Goal: Repeat verbatim every line of the material, beginning at the line that holds "Inspecting the scene, nearest" and ending at its last line.

Lines of data:
########################################
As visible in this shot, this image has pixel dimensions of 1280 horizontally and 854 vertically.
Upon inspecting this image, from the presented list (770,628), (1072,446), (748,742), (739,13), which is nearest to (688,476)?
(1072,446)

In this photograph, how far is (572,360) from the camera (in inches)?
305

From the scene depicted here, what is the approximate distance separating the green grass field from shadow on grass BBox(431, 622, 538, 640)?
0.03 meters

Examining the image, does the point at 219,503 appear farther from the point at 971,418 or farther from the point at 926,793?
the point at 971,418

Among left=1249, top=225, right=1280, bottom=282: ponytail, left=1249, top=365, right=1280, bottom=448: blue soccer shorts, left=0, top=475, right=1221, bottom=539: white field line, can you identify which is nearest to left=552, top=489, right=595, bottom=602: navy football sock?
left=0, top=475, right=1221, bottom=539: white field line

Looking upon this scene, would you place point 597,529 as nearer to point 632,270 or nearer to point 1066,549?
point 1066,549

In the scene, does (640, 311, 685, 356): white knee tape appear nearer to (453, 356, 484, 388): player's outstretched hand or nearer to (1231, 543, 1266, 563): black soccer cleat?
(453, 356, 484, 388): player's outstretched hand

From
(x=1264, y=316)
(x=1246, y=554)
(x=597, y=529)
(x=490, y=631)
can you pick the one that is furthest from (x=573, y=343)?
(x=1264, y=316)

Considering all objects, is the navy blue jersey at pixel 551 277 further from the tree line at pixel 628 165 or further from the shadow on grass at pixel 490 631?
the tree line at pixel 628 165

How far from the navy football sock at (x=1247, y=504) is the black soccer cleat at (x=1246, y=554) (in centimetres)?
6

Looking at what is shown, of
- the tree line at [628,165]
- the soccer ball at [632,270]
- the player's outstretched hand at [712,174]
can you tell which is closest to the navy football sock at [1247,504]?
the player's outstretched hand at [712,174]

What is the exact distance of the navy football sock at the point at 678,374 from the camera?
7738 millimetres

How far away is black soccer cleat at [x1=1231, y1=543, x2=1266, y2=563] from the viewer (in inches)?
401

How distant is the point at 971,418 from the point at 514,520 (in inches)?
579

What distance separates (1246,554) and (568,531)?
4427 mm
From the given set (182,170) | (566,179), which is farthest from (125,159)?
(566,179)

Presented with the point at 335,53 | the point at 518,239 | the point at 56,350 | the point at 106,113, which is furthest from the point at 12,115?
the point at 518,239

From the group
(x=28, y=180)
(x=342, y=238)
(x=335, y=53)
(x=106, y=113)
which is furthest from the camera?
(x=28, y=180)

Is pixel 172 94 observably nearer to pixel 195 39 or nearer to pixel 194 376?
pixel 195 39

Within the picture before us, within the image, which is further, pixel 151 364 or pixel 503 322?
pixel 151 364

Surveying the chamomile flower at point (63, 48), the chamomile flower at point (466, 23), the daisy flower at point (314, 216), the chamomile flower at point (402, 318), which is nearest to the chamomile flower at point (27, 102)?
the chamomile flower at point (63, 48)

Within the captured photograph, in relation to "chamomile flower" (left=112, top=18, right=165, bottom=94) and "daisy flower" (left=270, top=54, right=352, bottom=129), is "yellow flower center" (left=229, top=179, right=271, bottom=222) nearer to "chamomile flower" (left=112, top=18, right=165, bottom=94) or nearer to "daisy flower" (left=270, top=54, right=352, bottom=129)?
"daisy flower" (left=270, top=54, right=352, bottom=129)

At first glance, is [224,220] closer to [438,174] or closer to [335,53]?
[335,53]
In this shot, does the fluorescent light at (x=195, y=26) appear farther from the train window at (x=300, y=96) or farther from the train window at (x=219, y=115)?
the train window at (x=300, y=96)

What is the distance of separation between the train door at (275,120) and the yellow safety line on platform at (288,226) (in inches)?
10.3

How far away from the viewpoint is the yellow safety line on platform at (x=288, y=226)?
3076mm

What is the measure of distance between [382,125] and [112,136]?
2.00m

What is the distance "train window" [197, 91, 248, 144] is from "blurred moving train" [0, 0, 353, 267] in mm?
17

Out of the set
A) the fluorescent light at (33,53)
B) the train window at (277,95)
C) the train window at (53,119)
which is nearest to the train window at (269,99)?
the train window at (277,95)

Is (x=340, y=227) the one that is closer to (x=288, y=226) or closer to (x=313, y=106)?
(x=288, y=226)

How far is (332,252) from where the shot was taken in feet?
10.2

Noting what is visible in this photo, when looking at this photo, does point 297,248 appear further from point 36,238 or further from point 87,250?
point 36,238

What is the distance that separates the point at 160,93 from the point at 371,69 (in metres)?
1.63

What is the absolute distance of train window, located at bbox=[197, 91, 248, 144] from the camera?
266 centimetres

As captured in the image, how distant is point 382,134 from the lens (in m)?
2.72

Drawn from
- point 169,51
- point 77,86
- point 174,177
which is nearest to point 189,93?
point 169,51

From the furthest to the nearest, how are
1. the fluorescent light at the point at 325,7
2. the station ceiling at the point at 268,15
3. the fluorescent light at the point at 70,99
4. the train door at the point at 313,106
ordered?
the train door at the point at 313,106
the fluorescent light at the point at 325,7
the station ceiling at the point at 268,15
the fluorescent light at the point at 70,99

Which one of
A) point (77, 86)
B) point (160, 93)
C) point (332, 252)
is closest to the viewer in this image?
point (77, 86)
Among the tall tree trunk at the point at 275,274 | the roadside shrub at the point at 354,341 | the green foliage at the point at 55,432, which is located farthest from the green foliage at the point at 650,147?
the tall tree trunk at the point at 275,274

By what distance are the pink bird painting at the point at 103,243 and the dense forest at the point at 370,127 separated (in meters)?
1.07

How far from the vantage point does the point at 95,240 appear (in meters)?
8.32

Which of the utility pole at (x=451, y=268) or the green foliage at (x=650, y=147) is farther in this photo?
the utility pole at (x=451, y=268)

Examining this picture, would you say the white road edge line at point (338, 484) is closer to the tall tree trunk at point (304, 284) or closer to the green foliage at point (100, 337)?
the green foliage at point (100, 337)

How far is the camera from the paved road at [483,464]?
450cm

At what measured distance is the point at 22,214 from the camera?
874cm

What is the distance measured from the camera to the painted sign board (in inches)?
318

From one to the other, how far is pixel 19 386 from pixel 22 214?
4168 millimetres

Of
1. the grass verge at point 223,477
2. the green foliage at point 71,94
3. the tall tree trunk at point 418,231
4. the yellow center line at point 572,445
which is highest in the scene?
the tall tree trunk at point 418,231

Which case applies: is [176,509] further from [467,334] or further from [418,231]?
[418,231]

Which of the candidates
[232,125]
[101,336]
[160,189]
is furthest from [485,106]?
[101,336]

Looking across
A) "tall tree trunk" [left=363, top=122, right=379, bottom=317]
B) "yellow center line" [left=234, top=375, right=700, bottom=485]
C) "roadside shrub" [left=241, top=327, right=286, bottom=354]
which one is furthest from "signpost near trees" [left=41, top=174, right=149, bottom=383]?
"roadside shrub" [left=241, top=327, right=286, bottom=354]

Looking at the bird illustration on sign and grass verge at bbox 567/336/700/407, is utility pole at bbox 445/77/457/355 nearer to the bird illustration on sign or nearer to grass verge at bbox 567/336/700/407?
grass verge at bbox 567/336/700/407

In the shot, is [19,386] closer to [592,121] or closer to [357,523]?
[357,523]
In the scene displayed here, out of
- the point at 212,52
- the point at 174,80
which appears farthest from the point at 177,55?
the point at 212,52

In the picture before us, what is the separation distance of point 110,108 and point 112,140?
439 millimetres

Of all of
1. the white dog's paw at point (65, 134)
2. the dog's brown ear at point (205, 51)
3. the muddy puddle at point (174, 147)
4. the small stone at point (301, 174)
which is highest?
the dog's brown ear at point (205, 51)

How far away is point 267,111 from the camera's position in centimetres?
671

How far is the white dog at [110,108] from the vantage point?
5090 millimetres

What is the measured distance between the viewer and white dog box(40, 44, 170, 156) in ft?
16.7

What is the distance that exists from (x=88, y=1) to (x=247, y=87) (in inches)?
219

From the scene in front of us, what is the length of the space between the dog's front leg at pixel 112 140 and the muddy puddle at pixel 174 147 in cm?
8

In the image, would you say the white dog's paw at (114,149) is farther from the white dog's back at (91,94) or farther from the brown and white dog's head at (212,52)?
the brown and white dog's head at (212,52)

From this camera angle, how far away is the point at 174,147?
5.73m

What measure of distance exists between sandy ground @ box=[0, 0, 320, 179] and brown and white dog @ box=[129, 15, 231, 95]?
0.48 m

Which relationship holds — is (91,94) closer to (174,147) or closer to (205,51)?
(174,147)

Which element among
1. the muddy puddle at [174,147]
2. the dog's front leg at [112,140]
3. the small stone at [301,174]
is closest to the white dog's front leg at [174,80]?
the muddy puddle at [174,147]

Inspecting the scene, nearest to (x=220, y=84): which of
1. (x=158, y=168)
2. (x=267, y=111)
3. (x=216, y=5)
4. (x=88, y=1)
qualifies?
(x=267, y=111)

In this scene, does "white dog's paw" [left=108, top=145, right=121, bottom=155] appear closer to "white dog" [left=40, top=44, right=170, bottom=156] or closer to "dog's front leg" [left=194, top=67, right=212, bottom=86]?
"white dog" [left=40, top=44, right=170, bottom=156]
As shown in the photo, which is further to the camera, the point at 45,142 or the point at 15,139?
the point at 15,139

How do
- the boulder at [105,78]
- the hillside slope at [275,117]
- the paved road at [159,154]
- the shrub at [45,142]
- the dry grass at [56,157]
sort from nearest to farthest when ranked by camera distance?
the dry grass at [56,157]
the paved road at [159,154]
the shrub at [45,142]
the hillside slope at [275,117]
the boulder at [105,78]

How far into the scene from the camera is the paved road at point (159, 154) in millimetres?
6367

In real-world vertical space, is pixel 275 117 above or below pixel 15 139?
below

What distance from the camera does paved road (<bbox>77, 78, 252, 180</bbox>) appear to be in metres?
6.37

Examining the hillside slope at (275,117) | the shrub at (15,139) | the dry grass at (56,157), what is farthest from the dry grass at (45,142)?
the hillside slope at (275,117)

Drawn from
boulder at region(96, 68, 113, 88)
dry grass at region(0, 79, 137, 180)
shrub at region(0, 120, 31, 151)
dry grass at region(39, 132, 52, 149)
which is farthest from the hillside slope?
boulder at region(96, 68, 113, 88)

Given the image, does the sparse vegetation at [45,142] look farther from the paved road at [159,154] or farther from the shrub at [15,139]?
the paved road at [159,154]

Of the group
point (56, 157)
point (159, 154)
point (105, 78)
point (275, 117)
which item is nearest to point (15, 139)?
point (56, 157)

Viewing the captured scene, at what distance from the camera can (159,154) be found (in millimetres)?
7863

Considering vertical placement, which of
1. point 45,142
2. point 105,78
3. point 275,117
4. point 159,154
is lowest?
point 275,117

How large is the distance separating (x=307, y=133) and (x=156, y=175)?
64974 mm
########################################
Exercise solution:
Inspecting the scene, nearest to (x=220, y=84): which of
1. (x=158, y=168)
2. (x=267, y=111)
3. (x=216, y=5)
4. (x=88, y=1)
qualifies?
(x=267, y=111)

In this scene, does "white dog's paw" [left=108, top=145, right=121, bottom=155] appear closer to "white dog" [left=40, top=44, right=170, bottom=156] or closer to "dog's front leg" [left=194, top=67, right=212, bottom=86]?
"white dog" [left=40, top=44, right=170, bottom=156]
As shown in the photo, which is further to the camera, the point at 45,142 or the point at 15,139?
the point at 15,139

How do
- the boulder at [105,78]
- the hillside slope at [275,117]
- the paved road at [159,154]
- the shrub at [45,142]
- the dry grass at [56,157]
sort from nearest to farthest when ranked by camera distance?
the dry grass at [56,157]
the paved road at [159,154]
the shrub at [45,142]
the hillside slope at [275,117]
the boulder at [105,78]

How far into the scene from the camera is the paved road at point (159, 154) in millimetres?
6367

In real-world vertical space, is pixel 275 117 above or below pixel 15 139?
below

What distance from the camera does paved road (<bbox>77, 78, 252, 180</bbox>) appear to be in metres?
6.37

Examining the hillside slope at (275,117) | the shrub at (15,139) | the dry grass at (56,157), what is farthest from the dry grass at (45,142)?
the hillside slope at (275,117)

Drawn from
boulder at region(96, 68, 113, 88)
dry grass at region(0, 79, 137, 180)
shrub at region(0, 120, 31, 151)
dry grass at region(39, 132, 52, 149)
which is farthest from the hillside slope?
boulder at region(96, 68, 113, 88)

Given the image, does the sparse vegetation at [45,142] look farther from the paved road at [159,154] or farther from the shrub at [15,139]?
the paved road at [159,154]

Of the group
point (56, 157)
point (159, 154)
point (105, 78)
point (275, 117)
which item is nearest to point (15, 139)?
point (56, 157)

Viewing the captured scene, at what distance from the camera can (159,154) be found (in millimetres)?
7863

Considering vertical placement, which of
1. point 45,142
2. point 105,78
3. point 275,117
4. point 159,154
is lowest?
point 275,117

How large is the distance separating (x=307, y=133) and (x=156, y=175)?
64974 mm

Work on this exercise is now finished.